The inductive events controlling the formation and remodeling of the first intra-embryonic vessels are not well-understood. Classical embryological experiments have demonstrated that signals derived from endoderm can induce vessel formation in adjacent mesoderm (Pardanaud et al., 1989), and it appears that the Hedgehog (Hh) signaling mediates at least some of this endoderm-derived activity since Smo null embryos, which cannot respond to Hedgehog (Hh), exhibit severe vascular defects (Byrd et al., 2002). Embryos treated at later stages with the Smo inhibitor cyclopamine show defects in vascular remodeling (Nagase et al., 2006), indicating an ongoing requirement for Hh signaling.
Among the first intraembryonic vessels induced by endodermally derived signals are the vessels of the branchial (pharyngeal) region. Mouse embryos lacking Shh have hypoplastic first branchial arches that prematurely fuse in the midline (Yamagishi et al., 2006). The second and third branchial arches are hypoplastic, while the fourth and sixth arches do not appear to develop at all (Washington Smoak et al., 2005). Smo null embryos die too early to assess the role for Hedgehog signaling for pharyngeal vessel development (Zhang et al., 2001; Wijgerde et al., 2002).
Vessels of branchial region undergo extensive remodeling in stages 15 to 23. At stage 15, caudal parts of the paired aortae fuse to form a single descending aorta, while rostrally they become the distal parts of the left and right internal carotid arteries. The ventral aorta after the branching into the aortic arches continues as the left and right external carotid arteries.

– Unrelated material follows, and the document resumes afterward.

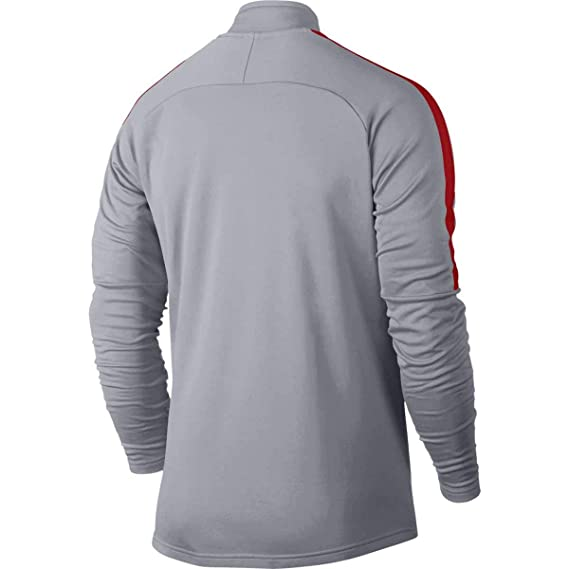 Nike Dry Academy Men s Quarter-Zip Drill Top  Amazon.co.uk  Sports    Outdoors 8a9d1ff82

The first to sixth aortic arches develop in a cranio-caudal gradient (Hiruma and Hirakow, 1995) from stages 12 to 23. They form in branchial arch mesenchyme from cords of angioblasts around the foregut, which subsequently become luminized and serve as a communication between the ventral and dorsal aorta. In fish and amphibian larvae most branchial arches develop into the gill arches (Kolesova et al., 2007), in amniotes, aortic arches undergo significant remodeling.

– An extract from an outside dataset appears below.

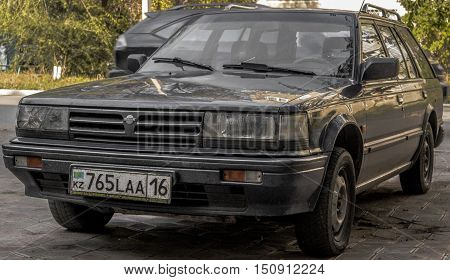 Kazakhstan, Ust-Kamenogorsk, october 7, 2016: Nissan Bluebird, old car, old japanese car in the street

The first, second and fifth aortic arches undergo regression that starts at stage 21. The third, fourth and sixth aortic arches are gradually rearranged. The third aortic arch is incorporated into the common and internal carotid arteries. In birds, the right fourth arch contributes to the arch of aorta. The remainder of the left one incorporates in the subclavian artery. The sixth aortic arch becomes part of pulmonary artery. The main veins of the cranial region are the paired anterior cardinal veins, which drain blood from the head and neck to the common cardinal vein. The anterior cardinal veins develop at stage 12.
The endothelial cells lining of the vessels in the branchial region originate from paraxial mesoderm (Noden and Trainor, 2005; Evans and Noden, 2006). Initially, presumptive vessels consist of an endothelial lining, which is subsequently covered with layer of smooth muscle cells. The dorsal aorta is covered by sclerotome derived cells (Wiegreffe et al., 2007), the aortic arches by cells derived from the neural crest (Le Lievre and Le Douarin, 1975). Shh can induce angiogenic factors such as VEGFs and Angiopoietins in mesenchyme (Pola et al., 2001) and thus affect the smooth muscle distribution and vessel stabilization (van Tuyl et al., 2007). The anterior cardinal veins have no smooth muscle layer.

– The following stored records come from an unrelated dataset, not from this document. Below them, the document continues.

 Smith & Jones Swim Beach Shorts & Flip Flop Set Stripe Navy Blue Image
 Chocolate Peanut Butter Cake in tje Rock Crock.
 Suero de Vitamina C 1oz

The aortic arches are located within the corresponding branchial arches, which are formed from neural crest cells and cells of paraxial mesoderm and are lined with an ectoderm on the outside, and endoderm on the surfaces surrounding the developing pharynx. Endothelial cells and striated muscle cells are derived from mesoderm, while other tissues in the branchial arches are of neural crest origin (Evans and Noden, 2006). According to some observations, mesenchymal cells of branchial arches are stimulated to proliferate and prevented from apoptosis by Shh (Ahlgren and Bronner-Fraser, 1999; Jeong et al., 2004).
We tested the requirement for Shh for the correct development of the vessels associated with the branchial arches, and found that decreased levels of Shh signaling results in angiogenic malformations. Ongoing development of existing vessels is disrupted by attenuated Shh signaling. These vessels lose their ability to remodel, fuse and form branches. The vessel walls, in particular of the anterior cardinal veins, appear to be malformed; hemorrhages are common in this area, and these vessels cannot contain ink. The area around the anterior cardinal veins has increased levels of apoptotic cells and macrophage-like cells. Moreover, new vessel formation is impaired, and endoderm cells can often been seen lining incomplete vessels, or as aggregates. Altogether our results demonstrate a varied and continual requirement for Shh signaling in the development of the vessels in and around the branchial arches.
The development of vessels in the branchial region was extensively described in chicken embryos (Hiruma and Hirakow, 1995), and is very similar in the quail embryo, although the timing of their development is somewhat different. Generally, in quail embryos the aortic arches remodel faster; they form approximately one stage later and regress few stages earlier than in chick embryos. At stage 15, the first aortic arch is present as a vessel connecting the ventral and dorsal aorta, and the anterior cardinal vein is already developed (Fig. 1A). Immediately after the first aortic arch has formed, the second arch starts to develop. The third aortic arch develops around stage 18 (Fig. 1B) and the fourth one develops at stage 20. At stage 21, the fifth and sixth aortic arches start to develop and fully formed at stage 23 (Fig. 1C, D). The first and second aortic arches start to regress at stage 18. The fifth aortic arch, a minor bypass of the sixth aortic arch, starts to regress at stage 24. While the first, second and fifth aortic arches are transient structures; the third, fourth and sixth arches persist.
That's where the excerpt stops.